Consider going to home:
56=vt
going to work:
56=(v-8)(t+10/60)
now solve. If you get stuck, repost. You have two equations, two unknowns.
To solve this problem, we can set up a system of equations. Let's call the average speed on the trip home "x" miles per hour.
Given that the distance one way is 56 miles, the time it takes to travel to work is 10 minutes longer than the time it takes to travel back home. We need to convert this time into hours for consistency, since speed is typically measured in miles per hour. There are 60 minutes in an hour, so 10 minutes is equal to 10/60 = 1/6 hour.

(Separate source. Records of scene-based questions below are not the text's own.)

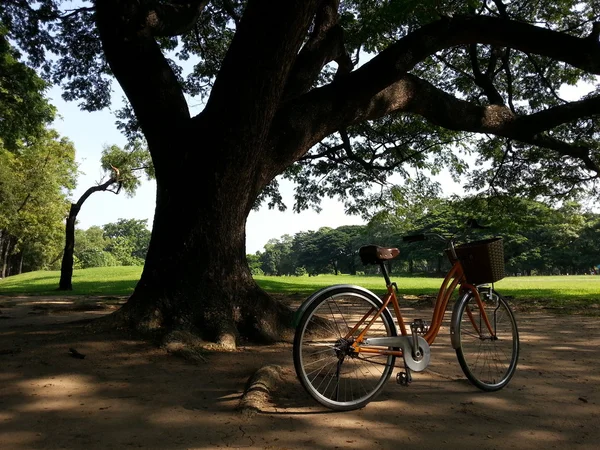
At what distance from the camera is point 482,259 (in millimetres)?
3586

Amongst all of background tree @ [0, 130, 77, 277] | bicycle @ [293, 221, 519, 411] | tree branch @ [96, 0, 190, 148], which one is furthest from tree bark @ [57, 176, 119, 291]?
background tree @ [0, 130, 77, 277]

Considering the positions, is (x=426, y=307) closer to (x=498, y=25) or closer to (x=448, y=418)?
(x=498, y=25)

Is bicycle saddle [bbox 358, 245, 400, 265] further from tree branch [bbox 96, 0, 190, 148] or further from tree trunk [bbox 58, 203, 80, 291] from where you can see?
tree trunk [bbox 58, 203, 80, 291]

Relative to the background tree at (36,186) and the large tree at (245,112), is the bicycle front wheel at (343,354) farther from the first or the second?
the background tree at (36,186)

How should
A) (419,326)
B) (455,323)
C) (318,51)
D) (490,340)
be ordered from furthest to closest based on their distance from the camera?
1. (318,51)
2. (490,340)
3. (455,323)
4. (419,326)

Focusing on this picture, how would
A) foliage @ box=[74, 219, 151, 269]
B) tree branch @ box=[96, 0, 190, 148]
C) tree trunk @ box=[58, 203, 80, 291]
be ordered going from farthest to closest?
foliage @ box=[74, 219, 151, 269] → tree trunk @ box=[58, 203, 80, 291] → tree branch @ box=[96, 0, 190, 148]

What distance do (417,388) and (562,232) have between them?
53558mm

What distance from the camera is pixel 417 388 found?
11.8 feet

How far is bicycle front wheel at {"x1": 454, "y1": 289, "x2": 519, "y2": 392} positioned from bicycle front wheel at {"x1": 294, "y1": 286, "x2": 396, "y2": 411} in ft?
2.46

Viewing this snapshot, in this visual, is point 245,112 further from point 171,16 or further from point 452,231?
point 452,231

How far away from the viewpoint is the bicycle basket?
11.7ft

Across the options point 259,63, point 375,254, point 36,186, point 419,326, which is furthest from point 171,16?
point 36,186

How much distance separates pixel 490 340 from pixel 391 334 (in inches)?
45.1

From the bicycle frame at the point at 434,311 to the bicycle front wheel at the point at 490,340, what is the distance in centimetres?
4
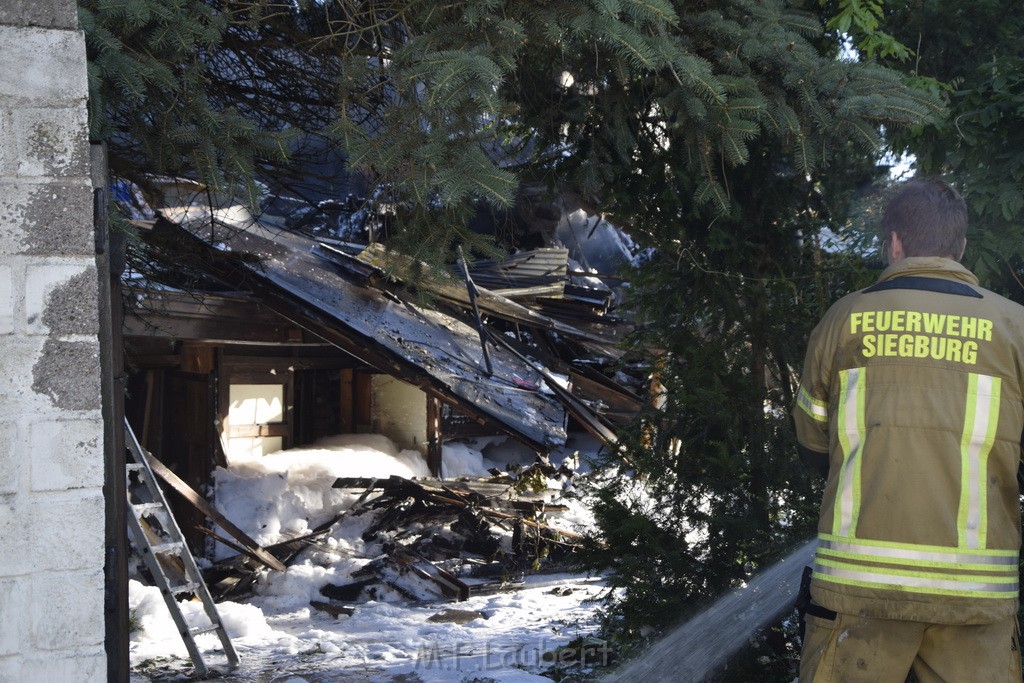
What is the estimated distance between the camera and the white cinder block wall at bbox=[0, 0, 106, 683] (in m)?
2.79

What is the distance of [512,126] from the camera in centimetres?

Now, let's calculate the time it takes to travel to work and back home using the formula:
time = distance / speed.
For the trip to work:
time to work = 56 / (x-8) [since the average speed on the trip to work is 8 miles per hour slower than on the trip back]
For the trip back home:
time back home = 56 / x
We know that the time to work is 1/6 hour longer than the time back home, so we can express it as an equation:
56 / (x-8) = 56 / x + 1/6
Now, let's solve this equation to find the value of x, which represents the average speed on the trip home.
To do this, we can cross-multiply and solve for x:
56x = 56(x - 8) + (1/6)(x(x - 8))
56x = 56x - 448 + (1/6)(x^2 - 8x)
56x - 56x = -448 + (1/6)(x^2 - 8x)
0 = -448 + (1/6)(x^2 - 8x)
Multiplying both sides of the equation by 6 to eliminate the fraction:
0 = -2688 + x^2 - 8x
Rearranging the equation to form a quadratic equation:
x^2 - 8x - 2688 = 0
Now we can solve this quadratic equation. Factoring or using the quadratic formula, we find that x ≈ 56 and x ≈ 48. However, since the average speed on the trip home is greater than the average speed on the trip to work, we discard the value 48.
Therefore, the average speed on the trip home is approximately 56 miles per hour.